Medalist Golf Club
- Interactive map of Medalist Golf Club

Club information
- Location: Hobe Sound, Florida
- Established: 1995
- Type: Private
- Total holes: 18

Medalist
- Designed by: Pete Dye & Greg Norman
- Par: 72
- Length: 7,571 yards
- Course rating: 77.9
- Slope rating: 155

= Medalist Golf Club =

Golf course in Hobe Sound, Florida

Medalist Golf Club is an 18-hole golf course in Hobe Sound, Florida. The course was originally designed by Pete Dye and Greg Norman with renovations to the course being made in 2015 by Bobby Weed and MacCurrach Golf Construction, Inc.

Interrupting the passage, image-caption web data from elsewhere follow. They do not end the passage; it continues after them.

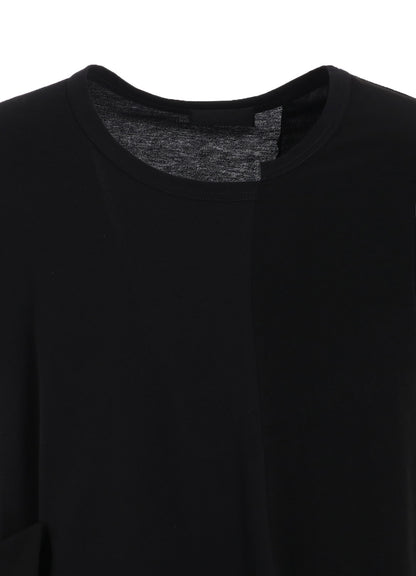 SOFT JERSEY+CREPE de CHINE POCKET SIde SLIT KNOT T-SHIRT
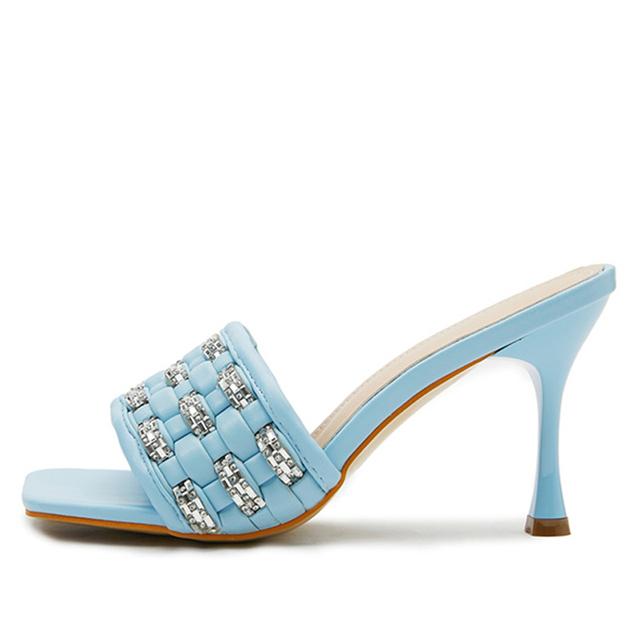 Liyke Runway Style Design Weav Kristall Strass Dünne High Heels Outdoor Straßen Mode Hausschuhe Frauen Sommer Sandalen Schuhe 41 blau von Joom DACH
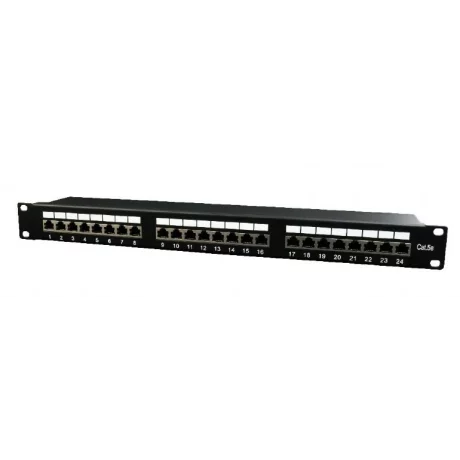 PATCH PANEL GEMBIRD 24 porturi 1U pentru rack 19&quot;, black, NPP-C524-002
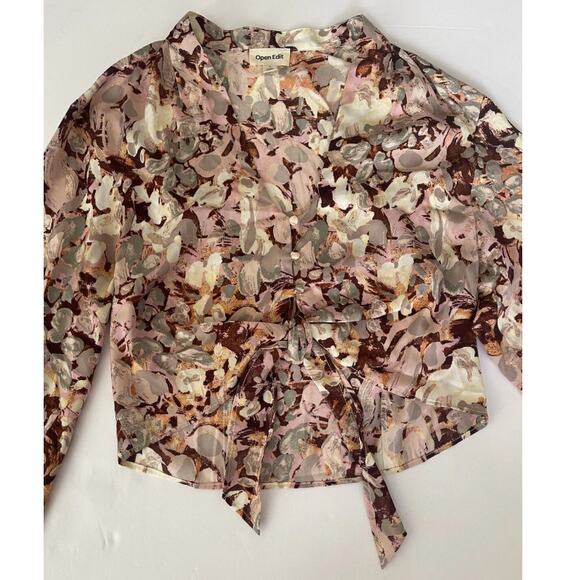 NEW OPEN EDIT NORDSTROM Women's Pink Painted Floral Print Cropped Blouse Size 2X - Picture 1 of 7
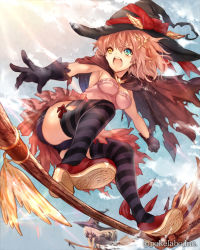 Rule 34 | 2girls, :o, armpits, bike shorts, black gloves, blonde hair, blue eyes, bow, breasts, brooch, broom, broom riding, broom surfing, brown hair, cape, cloud, company name, day, dress, earrings, eikou no guardian battle, flying, from below, full body, gloves, hair ornament, hat, hat bow, hat ribbon, heterochromia, high heels, highres, jewelry, long hair, looking afar, madogawa, medium breasts, multiple girls, official art, open mouth, outdoors, outstretched arms, outstretched hand, pink dress, pink hair, purple shorts, red bow, red footwear, red ribbon, ribbon, shoe soles, shoes, short dress, shorts, shorts under dress, skirt, sky, solo focus, strapless, strapless dress, striped clothes, striped legwear, striped thighhighs, sunlight, thighhighs, torn clothes, torn skirt, upskirt, watermark, witch, witch hat, yellow eyes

Medalist is considered the home club to Norman and Tiger Woods. In 2013, Palm Beach Post reported that over 20 PGA Tour and LPGA Tour players were members at the club.

On May 24, 2020, Medalist hosted the teams of Woods & Peyton Manning and Phil Mickelson & Tom Brady in The Match: Champions for Charity, a scramble match-play competition during the COVID-19 pandemic. Despite never trailing, Manning/Woods won the match on the final hole after Brady/Mickelson made a comeback on the back nine. According to Turner Sports, the event attracted nearly six million viewers making it the most watched cable golfing event in history.